## BEGIN

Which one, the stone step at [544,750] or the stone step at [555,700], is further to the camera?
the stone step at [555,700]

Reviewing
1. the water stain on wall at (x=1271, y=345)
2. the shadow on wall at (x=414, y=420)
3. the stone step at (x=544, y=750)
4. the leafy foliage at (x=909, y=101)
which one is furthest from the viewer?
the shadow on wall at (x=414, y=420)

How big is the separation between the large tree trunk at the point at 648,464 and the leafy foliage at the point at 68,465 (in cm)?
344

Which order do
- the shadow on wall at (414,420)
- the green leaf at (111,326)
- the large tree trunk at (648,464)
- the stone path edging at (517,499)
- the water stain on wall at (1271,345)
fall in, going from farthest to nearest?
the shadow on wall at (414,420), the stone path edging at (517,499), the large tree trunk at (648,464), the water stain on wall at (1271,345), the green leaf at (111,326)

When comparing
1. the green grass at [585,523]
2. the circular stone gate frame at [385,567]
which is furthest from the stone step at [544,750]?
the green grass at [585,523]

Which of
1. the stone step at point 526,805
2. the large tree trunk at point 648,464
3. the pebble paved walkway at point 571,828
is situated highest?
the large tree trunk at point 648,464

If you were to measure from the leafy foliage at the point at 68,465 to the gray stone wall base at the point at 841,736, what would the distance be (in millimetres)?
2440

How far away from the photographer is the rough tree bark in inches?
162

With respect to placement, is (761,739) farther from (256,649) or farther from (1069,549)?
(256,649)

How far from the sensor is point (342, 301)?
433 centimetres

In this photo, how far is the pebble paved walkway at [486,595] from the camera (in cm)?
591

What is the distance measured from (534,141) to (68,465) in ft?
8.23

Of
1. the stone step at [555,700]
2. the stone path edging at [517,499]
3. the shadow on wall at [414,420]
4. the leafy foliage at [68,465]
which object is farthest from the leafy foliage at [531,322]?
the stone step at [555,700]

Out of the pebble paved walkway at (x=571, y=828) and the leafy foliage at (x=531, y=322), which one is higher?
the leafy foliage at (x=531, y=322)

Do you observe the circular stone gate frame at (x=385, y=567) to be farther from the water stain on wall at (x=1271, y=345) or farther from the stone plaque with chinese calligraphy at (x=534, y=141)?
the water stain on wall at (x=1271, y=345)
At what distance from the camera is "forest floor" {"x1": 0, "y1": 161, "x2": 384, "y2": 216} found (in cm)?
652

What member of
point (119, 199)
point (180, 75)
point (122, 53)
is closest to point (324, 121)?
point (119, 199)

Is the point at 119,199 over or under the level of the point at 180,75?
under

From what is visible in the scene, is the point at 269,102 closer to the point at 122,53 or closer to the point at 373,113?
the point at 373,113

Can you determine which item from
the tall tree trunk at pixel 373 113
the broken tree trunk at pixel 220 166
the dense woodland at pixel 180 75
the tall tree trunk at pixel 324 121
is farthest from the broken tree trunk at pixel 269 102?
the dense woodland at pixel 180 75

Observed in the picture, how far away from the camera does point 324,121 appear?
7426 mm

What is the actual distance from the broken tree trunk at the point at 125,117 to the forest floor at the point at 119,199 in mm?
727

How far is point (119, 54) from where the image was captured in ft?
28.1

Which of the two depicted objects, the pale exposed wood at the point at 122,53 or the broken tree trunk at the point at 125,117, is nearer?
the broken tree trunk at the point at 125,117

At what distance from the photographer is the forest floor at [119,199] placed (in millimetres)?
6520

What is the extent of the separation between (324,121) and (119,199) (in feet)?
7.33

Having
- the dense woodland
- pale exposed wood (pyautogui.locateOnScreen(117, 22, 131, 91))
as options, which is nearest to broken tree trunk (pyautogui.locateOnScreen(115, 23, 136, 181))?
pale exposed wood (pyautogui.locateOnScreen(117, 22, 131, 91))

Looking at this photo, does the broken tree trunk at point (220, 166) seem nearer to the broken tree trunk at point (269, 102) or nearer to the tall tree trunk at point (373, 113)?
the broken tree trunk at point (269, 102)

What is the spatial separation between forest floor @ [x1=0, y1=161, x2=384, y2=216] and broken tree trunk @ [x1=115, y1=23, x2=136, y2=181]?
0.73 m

## END

Type the whole listing again, unaltered.

WRITTEN ANSWER
Which one, the stone step at [544,750] or the stone step at [555,700], is further to the camera?
the stone step at [555,700]

Reviewing
1. the water stain on wall at (x=1271, y=345)
2. the shadow on wall at (x=414, y=420)
3. the stone step at (x=544, y=750)
4. the leafy foliage at (x=909, y=101)
which one is furthest from the viewer?
the shadow on wall at (x=414, y=420)

How big is the separation between the large tree trunk at the point at 648,464 and the leafy foliage at the point at 68,465 (in cm)?
344

Which order do
- the shadow on wall at (414,420)
- the green leaf at (111,326)
- the large tree trunk at (648,464)
- the stone path edging at (517,499)
- the water stain on wall at (1271,345)
fall in, going from farthest to nearest?
the shadow on wall at (414,420), the stone path edging at (517,499), the large tree trunk at (648,464), the water stain on wall at (1271,345), the green leaf at (111,326)

When comparing
1. the green grass at [585,523]
2. the circular stone gate frame at [385,567]
which is furthest from the stone step at [544,750]?
the green grass at [585,523]

Which of
1. the stone step at point 526,805
2. the large tree trunk at point 648,464
3. the pebble paved walkway at point 571,828
is situated highest?
the large tree trunk at point 648,464

If you were to measure from the leafy foliage at the point at 68,465 to the gray stone wall base at the point at 841,736, what would the distance be (in millimetres)?
2440

How far away from the photographer is the rough tree bark in inches?
162

With respect to placement, is (761,739) farther from (256,649) or farther from (1069,549)?
(256,649)

How far from the sensor is point (342, 301)?
433 centimetres

In this photo, how far is the pebble paved walkway at [486,595] from the camera (in cm)?
591

What is the distance measured from (534,141) to (68,465) in ft?
8.23

Of
1. the stone step at [555,700]
2. the stone path edging at [517,499]
3. the shadow on wall at [414,420]
4. the leafy foliage at [68,465]
which object is farthest from the leafy foliage at [531,322]?
the stone step at [555,700]

Out of the pebble paved walkway at (x=571, y=828) and the leafy foliage at (x=531, y=322), which one is higher?
the leafy foliage at (x=531, y=322)

Do you observe the circular stone gate frame at (x=385, y=567) to be farther from the water stain on wall at (x=1271, y=345) or farther from the stone plaque with chinese calligraphy at (x=534, y=141)?
the water stain on wall at (x=1271, y=345)
At what distance from the camera is "forest floor" {"x1": 0, "y1": 161, "x2": 384, "y2": 216} found (in cm)?
652

What member of
point (119, 199)
point (180, 75)
point (122, 53)
is closest to point (324, 121)?
point (119, 199)

Is the point at 119,199 over or under the level of the point at 180,75?
under

From what is visible in the scene, is the point at 269,102 closer to the point at 122,53 or closer to the point at 373,113?
the point at 373,113

Can you determine which item from
the tall tree trunk at pixel 373 113
the broken tree trunk at pixel 220 166
the dense woodland at pixel 180 75
the tall tree trunk at pixel 324 121
is farthest from the broken tree trunk at pixel 269 102?
the dense woodland at pixel 180 75

Observed in the picture, how far away from the camera does point 324,121 appear?
7426 mm

What is the actual distance from the broken tree trunk at the point at 125,117 to the forest floor at the point at 119,199 in mm?
727

How far is point (119, 54) from where the image was captured in ft?
28.1

Which of the two depicted objects, the pale exposed wood at the point at 122,53 or the broken tree trunk at the point at 125,117, is nearer?
the broken tree trunk at the point at 125,117

At what distance from the photographer is the forest floor at [119,199] placed (in millimetres)?
6520

What is the extent of the separation between (324,121) and (119,199) (in feet)?
7.33

Having
- the dense woodland
- pale exposed wood (pyautogui.locateOnScreen(117, 22, 131, 91))
as options, which is nearest to broken tree trunk (pyautogui.locateOnScreen(115, 23, 136, 181))?
pale exposed wood (pyautogui.locateOnScreen(117, 22, 131, 91))

Looking at this photo, does the broken tree trunk at point (220, 166) seem nearer to the broken tree trunk at point (269, 102) or nearer to the tall tree trunk at point (373, 113)?
the broken tree trunk at point (269, 102)

What is the spatial separation between forest floor @ [x1=0, y1=161, x2=384, y2=216] and broken tree trunk @ [x1=115, y1=23, x2=136, y2=181]?
0.73 m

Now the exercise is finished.